Problem requirements:
Write out the material below again, unchanged.

== The data ==

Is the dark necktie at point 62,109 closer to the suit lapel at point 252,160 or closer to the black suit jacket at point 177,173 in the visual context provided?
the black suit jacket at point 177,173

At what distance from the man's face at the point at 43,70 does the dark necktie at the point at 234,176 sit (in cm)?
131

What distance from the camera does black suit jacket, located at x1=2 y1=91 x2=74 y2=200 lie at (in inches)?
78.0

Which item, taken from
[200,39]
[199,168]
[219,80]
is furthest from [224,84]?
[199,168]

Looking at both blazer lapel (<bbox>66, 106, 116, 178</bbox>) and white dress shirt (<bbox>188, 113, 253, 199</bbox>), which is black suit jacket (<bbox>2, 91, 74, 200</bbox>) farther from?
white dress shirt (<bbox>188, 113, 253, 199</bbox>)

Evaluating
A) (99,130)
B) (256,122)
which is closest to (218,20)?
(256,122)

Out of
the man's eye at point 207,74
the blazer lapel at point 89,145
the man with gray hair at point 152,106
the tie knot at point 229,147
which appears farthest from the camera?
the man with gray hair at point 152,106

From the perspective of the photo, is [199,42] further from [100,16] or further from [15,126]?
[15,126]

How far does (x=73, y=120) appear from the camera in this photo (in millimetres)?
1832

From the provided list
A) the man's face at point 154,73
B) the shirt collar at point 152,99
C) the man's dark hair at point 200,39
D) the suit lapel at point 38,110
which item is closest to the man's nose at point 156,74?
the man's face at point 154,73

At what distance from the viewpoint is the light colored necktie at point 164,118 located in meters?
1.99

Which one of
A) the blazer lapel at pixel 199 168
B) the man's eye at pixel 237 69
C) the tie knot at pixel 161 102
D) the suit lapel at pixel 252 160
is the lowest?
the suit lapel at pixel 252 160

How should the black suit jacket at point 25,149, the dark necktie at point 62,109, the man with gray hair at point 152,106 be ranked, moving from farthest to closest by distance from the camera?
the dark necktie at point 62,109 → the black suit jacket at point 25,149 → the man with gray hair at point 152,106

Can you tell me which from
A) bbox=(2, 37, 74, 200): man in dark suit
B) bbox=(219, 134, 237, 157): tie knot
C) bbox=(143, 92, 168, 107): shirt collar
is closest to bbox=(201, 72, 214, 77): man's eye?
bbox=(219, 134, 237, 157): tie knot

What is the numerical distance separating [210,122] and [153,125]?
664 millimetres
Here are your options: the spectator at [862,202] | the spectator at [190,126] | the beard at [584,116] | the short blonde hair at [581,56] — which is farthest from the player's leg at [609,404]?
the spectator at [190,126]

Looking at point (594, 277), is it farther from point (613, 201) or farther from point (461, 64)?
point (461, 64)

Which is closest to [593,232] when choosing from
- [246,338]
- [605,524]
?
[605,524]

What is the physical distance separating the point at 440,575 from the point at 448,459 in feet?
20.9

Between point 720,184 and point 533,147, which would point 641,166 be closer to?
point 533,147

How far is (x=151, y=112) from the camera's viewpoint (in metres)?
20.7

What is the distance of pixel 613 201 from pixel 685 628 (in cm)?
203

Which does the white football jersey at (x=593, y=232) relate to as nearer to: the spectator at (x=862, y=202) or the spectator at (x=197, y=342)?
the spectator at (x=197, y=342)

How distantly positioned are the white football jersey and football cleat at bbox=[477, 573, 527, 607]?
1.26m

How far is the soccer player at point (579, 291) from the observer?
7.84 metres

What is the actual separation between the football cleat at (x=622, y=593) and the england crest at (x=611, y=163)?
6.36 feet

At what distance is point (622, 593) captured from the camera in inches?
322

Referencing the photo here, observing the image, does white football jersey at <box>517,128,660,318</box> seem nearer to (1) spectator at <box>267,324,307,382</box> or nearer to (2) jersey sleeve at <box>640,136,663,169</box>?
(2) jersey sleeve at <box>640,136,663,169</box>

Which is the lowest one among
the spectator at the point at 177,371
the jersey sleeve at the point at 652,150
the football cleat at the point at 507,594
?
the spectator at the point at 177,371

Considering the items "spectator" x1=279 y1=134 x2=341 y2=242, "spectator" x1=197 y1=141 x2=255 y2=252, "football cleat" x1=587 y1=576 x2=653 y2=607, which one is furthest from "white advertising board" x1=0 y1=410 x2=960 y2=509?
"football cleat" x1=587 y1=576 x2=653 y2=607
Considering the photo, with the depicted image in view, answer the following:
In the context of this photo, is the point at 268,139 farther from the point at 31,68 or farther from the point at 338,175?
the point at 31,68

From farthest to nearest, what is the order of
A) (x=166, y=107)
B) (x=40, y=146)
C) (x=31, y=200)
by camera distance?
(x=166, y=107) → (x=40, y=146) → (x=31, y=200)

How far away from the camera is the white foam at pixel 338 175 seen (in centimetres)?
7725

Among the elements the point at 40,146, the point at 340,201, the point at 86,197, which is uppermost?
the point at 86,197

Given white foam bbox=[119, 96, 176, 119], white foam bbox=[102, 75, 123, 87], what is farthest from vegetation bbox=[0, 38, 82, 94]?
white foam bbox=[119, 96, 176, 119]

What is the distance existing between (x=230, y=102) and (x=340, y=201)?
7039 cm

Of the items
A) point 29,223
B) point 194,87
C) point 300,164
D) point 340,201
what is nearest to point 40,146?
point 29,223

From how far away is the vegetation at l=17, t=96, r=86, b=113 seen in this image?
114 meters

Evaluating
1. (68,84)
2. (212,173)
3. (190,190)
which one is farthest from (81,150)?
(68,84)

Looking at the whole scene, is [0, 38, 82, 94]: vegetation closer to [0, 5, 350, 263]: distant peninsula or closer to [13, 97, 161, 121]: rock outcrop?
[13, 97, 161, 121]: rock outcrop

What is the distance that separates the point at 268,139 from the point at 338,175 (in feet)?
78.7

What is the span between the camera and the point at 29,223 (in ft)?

===

Response for this exercise:
Is the dark necktie at point 62,109 closer to the suit lapel at point 252,160 or closer to the black suit jacket at point 177,173 in the visual context provided?
the black suit jacket at point 177,173

At what distance from the man's face at the point at 43,70 does the dark necktie at the point at 234,176 sit (in cm)?
131

What distance from the camera does black suit jacket, located at x1=2 y1=91 x2=74 y2=200 lie at (in inches)?
78.0

Which item, taken from
[200,39]
[199,168]
[219,80]
is furthest from [224,84]?
[199,168]

Looking at both blazer lapel (<bbox>66, 106, 116, 178</bbox>) and white dress shirt (<bbox>188, 113, 253, 199</bbox>), which is black suit jacket (<bbox>2, 91, 74, 200</bbox>) farther from?
white dress shirt (<bbox>188, 113, 253, 199</bbox>)

Evaluating
A) (99,130)
B) (256,122)
which is closest to (218,20)?
(256,122)

Out of
the man's eye at point 207,74
the blazer lapel at point 89,145
the man with gray hair at point 152,106
the tie knot at point 229,147
which appears farthest from the camera?
the man with gray hair at point 152,106

From the perspective of the photo, is [199,42] further from [100,16] or further from [15,126]?
[15,126]

How far does (x=73, y=120) appear from the camera in this photo (in millimetres)?
1832

From the provided list
A) the man's face at point 154,73
B) the shirt collar at point 152,99
C) the man's dark hair at point 200,39
D) the suit lapel at point 38,110
which item is closest to the man's nose at point 156,74?
the man's face at point 154,73

At what distance from the viewpoint is the light colored necktie at point 164,118 located in meters?
1.99

Which one of
A) the blazer lapel at pixel 199 168
B) the man's eye at pixel 237 69
C) the tie knot at pixel 161 102
D) the suit lapel at pixel 252 160
is the lowest?
the suit lapel at pixel 252 160

How should the black suit jacket at point 25,149, the dark necktie at point 62,109, the man with gray hair at point 152,106 be ranked, moving from farthest to closest by distance from the camera?
the dark necktie at point 62,109 → the black suit jacket at point 25,149 → the man with gray hair at point 152,106

Can you tell me which from
A) bbox=(2, 37, 74, 200): man in dark suit
B) bbox=(219, 134, 237, 157): tie knot
C) bbox=(143, 92, 168, 107): shirt collar
is closest to bbox=(201, 72, 214, 77): man's eye?
bbox=(219, 134, 237, 157): tie knot

What is the numerical distance separating [210,122] and [153,125]?
664 millimetres
Here are your options: the spectator at [862,202] | the spectator at [190,126] | the beard at [584,116] | the short blonde hair at [581,56] — which is farthest from the player's leg at [609,404]?
the spectator at [190,126]

Looking at point (594, 277), is it farther from point (613, 201) or farther from point (461, 64)?
point (461, 64)

Which is closest to [593,232] when choosing from
- [246,338]
- [605,524]
?
[605,524]

What is the physical distance separating the point at 440,575 from the point at 448,459 in feet?
20.9

Between point 720,184 and point 533,147, which would point 641,166 be closer to?
point 533,147

How far is (x=151, y=112) from the camera's viewpoint (in metres)?
20.7

What is the distance of pixel 613 201 from pixel 685 628 (in cm)?
203

Which does the white football jersey at (x=593, y=232) relate to as nearer to: the spectator at (x=862, y=202) or the spectator at (x=197, y=342)?
the spectator at (x=197, y=342)

How distantly positioned are the white football jersey and football cleat at bbox=[477, 573, 527, 607]?
1.26m

How far is the soccer player at point (579, 291) from the observer?
7.84 metres

What is the actual separation between the football cleat at (x=622, y=593) and the england crest at (x=611, y=163)?
6.36 feet

At what distance is point (622, 593) captured from the camera in inches?
322

Referencing the photo here, observing the image, does white football jersey at <box>517,128,660,318</box> seem nearer to (1) spectator at <box>267,324,307,382</box> or nearer to (2) jersey sleeve at <box>640,136,663,169</box>?
(2) jersey sleeve at <box>640,136,663,169</box>

Which is the lowest one among
the spectator at the point at 177,371
the jersey sleeve at the point at 652,150
the football cleat at the point at 507,594
?
the spectator at the point at 177,371

Considering the items "spectator" x1=279 y1=134 x2=341 y2=242, "spectator" x1=197 y1=141 x2=255 y2=252, "football cleat" x1=587 y1=576 x2=653 y2=607, which one is furthest from "white advertising board" x1=0 y1=410 x2=960 y2=509?
"football cleat" x1=587 y1=576 x2=653 y2=607
Considering the photo, with the depicted image in view, answer the following:
In the context of this photo, is the point at 268,139 farther from the point at 31,68 or farther from the point at 338,175?
the point at 31,68

From farthest to nearest, what is the order of
A) (x=166, y=107)
B) (x=40, y=146)
C) (x=31, y=200)
by camera distance?
(x=166, y=107) → (x=40, y=146) → (x=31, y=200)

How far away from the camera is the white foam at pixel 338 175 seen (in centimetres)?
7725

Among the elements the point at 40,146, the point at 340,201, the point at 86,197, which is uppermost?
the point at 86,197

Given white foam bbox=[119, 96, 176, 119], white foam bbox=[102, 75, 123, 87], what is farthest from vegetation bbox=[0, 38, 82, 94]?
white foam bbox=[119, 96, 176, 119]

What is the distance existing between (x=230, y=102) and (x=340, y=201)?
7039 cm

Of the items
A) point 29,223
B) point 194,87
C) point 300,164
D) point 340,201
what is nearest to point 40,146?
point 29,223

From how far away is the vegetation at l=17, t=96, r=86, b=113 seen in this image?
114 meters

Evaluating
1. (68,84)
2. (212,173)
3. (190,190)
which one is farthest from (81,150)?
(68,84)

Looking at the whole scene, is [0, 38, 82, 94]: vegetation closer to [0, 5, 350, 263]: distant peninsula or closer to [13, 97, 161, 121]: rock outcrop?
[13, 97, 161, 121]: rock outcrop

What is the distance that separates the point at 268,139 from the point at 338,175 (in feet)?
78.7

What is the span between the camera and the point at 29,223 (in ft)?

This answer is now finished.